Weblog: Wealth Bondage
Tracked: September 18, 2005 10:03 PM Harry Belafonte
Excerpt: For those of you fortunate enough to be in the Cleveland area, Harry Belafonte has been invited by the University...
Weblog: Mano Singham's Web Journal
Tracked: February 6, 2006 09:01 AM

Comments

Mano, as you have argued that Horowitz attacks academics because of his jealously of their freedom, one could argue that you attack Horowitz because of your jealousy for his income. Perhaps neither argument is well founded?

Posted by on May 5, 2005 04:58 PM

Although there seem to be interesting developments in the ability to read people's minds it is nowhere close enough to unabiguously determine people's motivations. So the best we can do is to make inferences, based on external evidence. Of course, such inferences are never certain and one can only aim at plausibility.

In the case of Horowitz, his desire for academic recognition is expressed repeatedly (see the Chronicle article and Micheal Berube's blog entry.) He complains that he is not invited to teach courses, to give lectures to classes, that his books are not required readings, that he should be the chair of departments at prestigious universities, etc.

But you will never find any sign that I have sought to make a lot of money because that has never been an important issue for me. All academics know from the outset that, although they will not be poor, they will never make a lot of money either, despite the fact that it is very hard to get academic jobs. You have to get a PhD and the competition for these jobs is fierce.

All my classmates who wanted to be really rich chose to go into the private sector, and I am happy for them. The things that I (and most academics) enjoy doing (reading, researching, writing, and thinking) require little money.

Frankly, I make more than enough to meet the needs of my modest lifestyle and I really enjoy my work. What more could I possibly want in terms of my job?

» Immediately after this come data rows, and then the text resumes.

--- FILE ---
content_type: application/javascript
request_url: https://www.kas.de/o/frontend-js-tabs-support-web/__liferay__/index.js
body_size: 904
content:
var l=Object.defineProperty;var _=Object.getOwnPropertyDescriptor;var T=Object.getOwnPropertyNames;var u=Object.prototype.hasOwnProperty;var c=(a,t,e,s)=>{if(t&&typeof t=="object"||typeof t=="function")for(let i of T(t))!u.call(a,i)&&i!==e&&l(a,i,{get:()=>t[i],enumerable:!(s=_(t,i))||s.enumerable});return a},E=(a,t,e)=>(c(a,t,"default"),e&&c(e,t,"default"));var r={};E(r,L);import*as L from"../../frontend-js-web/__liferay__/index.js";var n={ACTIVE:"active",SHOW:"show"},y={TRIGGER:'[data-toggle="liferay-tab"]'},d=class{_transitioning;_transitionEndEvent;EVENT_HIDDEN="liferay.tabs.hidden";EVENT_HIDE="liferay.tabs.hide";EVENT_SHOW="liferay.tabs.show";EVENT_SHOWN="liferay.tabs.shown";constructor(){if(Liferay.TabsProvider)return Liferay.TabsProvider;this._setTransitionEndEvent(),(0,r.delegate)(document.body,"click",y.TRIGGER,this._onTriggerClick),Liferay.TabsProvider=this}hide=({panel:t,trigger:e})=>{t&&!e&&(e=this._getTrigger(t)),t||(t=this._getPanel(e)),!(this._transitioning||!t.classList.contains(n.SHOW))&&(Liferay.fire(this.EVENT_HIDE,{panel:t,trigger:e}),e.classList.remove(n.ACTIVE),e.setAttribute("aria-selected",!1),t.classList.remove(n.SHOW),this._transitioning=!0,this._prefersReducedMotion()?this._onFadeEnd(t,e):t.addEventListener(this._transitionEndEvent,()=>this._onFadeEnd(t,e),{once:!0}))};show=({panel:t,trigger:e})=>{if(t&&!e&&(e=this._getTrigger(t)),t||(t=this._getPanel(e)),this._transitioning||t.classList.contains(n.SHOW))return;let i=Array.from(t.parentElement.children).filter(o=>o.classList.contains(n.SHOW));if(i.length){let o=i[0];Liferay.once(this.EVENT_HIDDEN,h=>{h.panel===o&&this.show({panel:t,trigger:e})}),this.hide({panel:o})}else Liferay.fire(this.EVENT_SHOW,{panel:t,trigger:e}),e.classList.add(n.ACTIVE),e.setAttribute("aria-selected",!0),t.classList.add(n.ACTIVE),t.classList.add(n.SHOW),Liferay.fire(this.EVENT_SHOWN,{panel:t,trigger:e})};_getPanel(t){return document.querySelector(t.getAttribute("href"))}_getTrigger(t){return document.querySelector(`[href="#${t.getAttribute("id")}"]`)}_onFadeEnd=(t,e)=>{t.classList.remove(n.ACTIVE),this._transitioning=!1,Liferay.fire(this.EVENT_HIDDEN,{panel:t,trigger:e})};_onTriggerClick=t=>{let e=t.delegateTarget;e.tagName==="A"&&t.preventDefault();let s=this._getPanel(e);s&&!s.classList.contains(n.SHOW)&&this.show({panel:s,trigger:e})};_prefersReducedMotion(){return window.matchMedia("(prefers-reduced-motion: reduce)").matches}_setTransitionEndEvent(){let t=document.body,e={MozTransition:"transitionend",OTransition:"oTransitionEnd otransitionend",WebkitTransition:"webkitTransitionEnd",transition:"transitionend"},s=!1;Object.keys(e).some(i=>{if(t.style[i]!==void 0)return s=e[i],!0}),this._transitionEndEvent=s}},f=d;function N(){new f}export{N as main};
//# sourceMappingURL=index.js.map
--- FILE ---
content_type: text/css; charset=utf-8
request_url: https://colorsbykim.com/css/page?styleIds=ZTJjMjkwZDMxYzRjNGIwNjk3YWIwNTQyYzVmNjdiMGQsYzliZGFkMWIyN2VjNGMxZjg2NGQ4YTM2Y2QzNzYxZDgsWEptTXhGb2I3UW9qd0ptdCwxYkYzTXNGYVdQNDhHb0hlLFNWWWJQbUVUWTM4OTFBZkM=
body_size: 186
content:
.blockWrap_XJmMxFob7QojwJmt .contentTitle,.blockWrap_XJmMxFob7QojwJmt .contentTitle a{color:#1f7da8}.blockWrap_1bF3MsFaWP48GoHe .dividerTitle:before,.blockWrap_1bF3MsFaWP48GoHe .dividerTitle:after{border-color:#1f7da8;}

Posted by Mano Singham on May 6, 2005 11:46 AM

Mano,
I've been reading the right wing blogs, and I ran into the case of Scott McConnell, who was supposedly expelled from Le Moyne College for writing an "A-" paper advocating the use of corporal punishment in the classroom. Some Pundits are calling this a 'typical' example of liberal censorship in the collegic atmosphere (David Limbaugh and the FIRE group being two of them). My guess is that McConnell's termination is an outlier action taken by an anonymous university, but I can't find any statements from Le Moyne administrators about the termination of McConnel's graduate career, only pundit reviews of the situation. Since this is exactly the kind of thing Horowitz feeds on, I wonder if you've heard about this?
Thank you,
Gregory Sutton

Posted by Gregory Sutton on May 17, 2005 02:34 PM

I was not aware of this case but tried to look it up. Le Moyne is a Jesuit college in Syracuse, New York. Apparently the suit by McConnell was filed on May 5th.

If a legal case has been filed, then there will be the discovery process in which the relevant information will come out.

I tend to be a little wary of initial press releases and news reports on things like this, because they are always being pushed by people who have taken one side or the other. Once the actual documentation is released, then outsiders like us can better judge what is going on.